Задание 1: Пожалуйста, перепечатайте из отрывка беседы о писательстве всё, что находится между "И.Д.: В продолжение" и "имел в виду.", включая оба этих места.
Задание 2: Что в отрывке беседы о писательстве названо смыслом всякого искусства?
Задание 3: Напишите, что следует дальше в отрывке беседы о писательстве, начиная сразу после его последней фразы.

Исходный фрагмент:

И.Д.: В продолжение разговора: то, что хороших писателей стало больше, это ведь тоже работает на понижение статуса. Не может быть такое стадо колдунов. Последствия всеобщей грамотности, всеобщего доступа к письму…

Т.Т.: Ну да, но не совсем так. Дело не в грамотности, писатель и грамотность соприкасаются, конечно, но там важнее нутряной талант.

– Нет, это естественно, я не это имел в виду.

– Ну, хорошо. Грамотность ведь мешает человеку писать. Чем грамотнее он, тем больше его смущает масса прекрасных классических текстов. Как это – и я туда буду лезть? Что это такое? Это же очень тяжело. Тут нужно как-то затуманиться, задуматься и тихо петь твою песенку. А когда оглянешься – и твоя песенка устоялась, и ты – особая птичка, не такая, как другие. Когда человек начинает писать, он всегда себя относительно каких-то шкал меряет. И все страшно, все его пугает. Он боится, что его засмеют. Или что выяснится, что сам того не хотел, а он плагиатор, например. Или что все уже сказано, или он не понимает, что сейчас носят. Прежде всего, надо перестать понимать, что носят. Вот это должно быть убрано. Я не знаю, в чем смысл литературы, но я думаю, смысл всякого искусства – в постижении абсолюта. И все эти глупости, что Бога нет – это страшно мешает всему. Отсюда дикое количество белиберды типа того гона, который Катя Деготь гонит. Статья на «Кольте», я думаю, вам понравилась?

– Я не дочитал ее, не буду вам врать. К середине я понял, почему она не будет там работать, и стало неинтересно.

Данные:
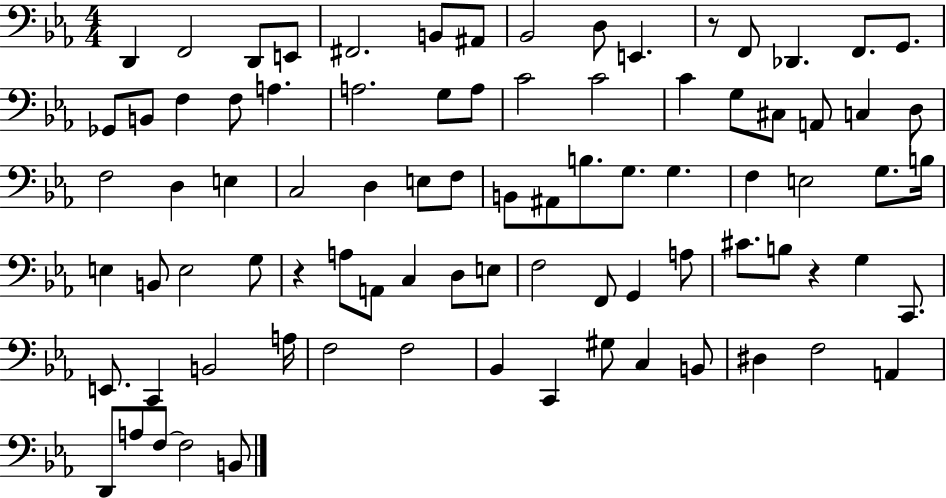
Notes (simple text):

D2/q F2/h D2/e E2/e F#2/h. B2/e A#2/e Bb2/h D3/e E2/q. R/e F2/e Db2/q. F2/e. G2/e. Gb2/e B2/e F3/q F3/e A3/q. A3/h. G3/e A3/e C4/h C4/h C4/q G3/e C#3/e A2/e C3/q D3/e F3/h D3/q E3/q C3/h D3/q E3/e F3/e B2/e A#2/e B3/e. G3/e. G3/q. F3/q E3/h G3/e. B3/s E3/q B2/e E3/h G3/e R/q A3/e A2/e C3/q D3/e E3/e F3/h F2/e G2/q A3/e C#4/e. B3/e R/q G3/q C2/e. E2/e. C2/q B2/h A3/s F3/h F3/h Bb2/q C2/q G#3/e C3/q B2/e D#3/q F3/h A2/q D2/e A3/e F3/e F3/h B2/e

Ответ 1:
И.Д.: В продолжение разговора: то, что хороших писателей стало больше, это ведь тоже работает на понижение статуса. Не может быть такое стадо колдунов. Последствия всеобщей грамотности, всеобщего доступа к письму…

Т.Т.: Ну да, но не совсем так. Дело не в грамотности, писатель и грамотность соприкасаются, конечно, но там важнее нутряной талант.

– Нет, это естественно, я не это имел в виду.

Ответ 2: Постижение абсолюта.

Ответ 3:
– Послушайте, она не будет работать на «Кольте», а до того она там работала, потому что там платили. Когда выяснилось, что платить не будут, она им сообщила, что они фашисты. И что Серебряный век – это цитадель, колыбель фашизма, потому что там была эстетика.

– Ну вот я и говорю, примерно к середине стало понятно, о чем это, так зачем дочитывать? Пишет Деготь тяжело, я бы не сказал, что это какой-то очень уж приятный язык, чтобы было интересно читать ее труды сами по себе.

– Просто она во всей своей чудовищности не успела даже из норы выпростаться. Там еще плавники и чешуя ползли. А вы уже сразу бежать. Вот безбожие-то, истинное и глубокое, к чему ведет-то.

– Мне-то как раз эта линия не кажется очень интересной, потому что это такое клонирование современного европейского левого дискурса. Копировать неинтересных людей вдвойне неинтересно.

– Среди западных интеллектуалов были, конечно, интересные люди, но, на мой взгляд, это все интересно только с точки зрения словесной и умственной игры, но ни в коем случае не с той точки зрения, какая от этого польза, извините, пролетариям и прочим рабочим, на что пытается всякий левак сослаться. Да наплевать мне на пролетариев.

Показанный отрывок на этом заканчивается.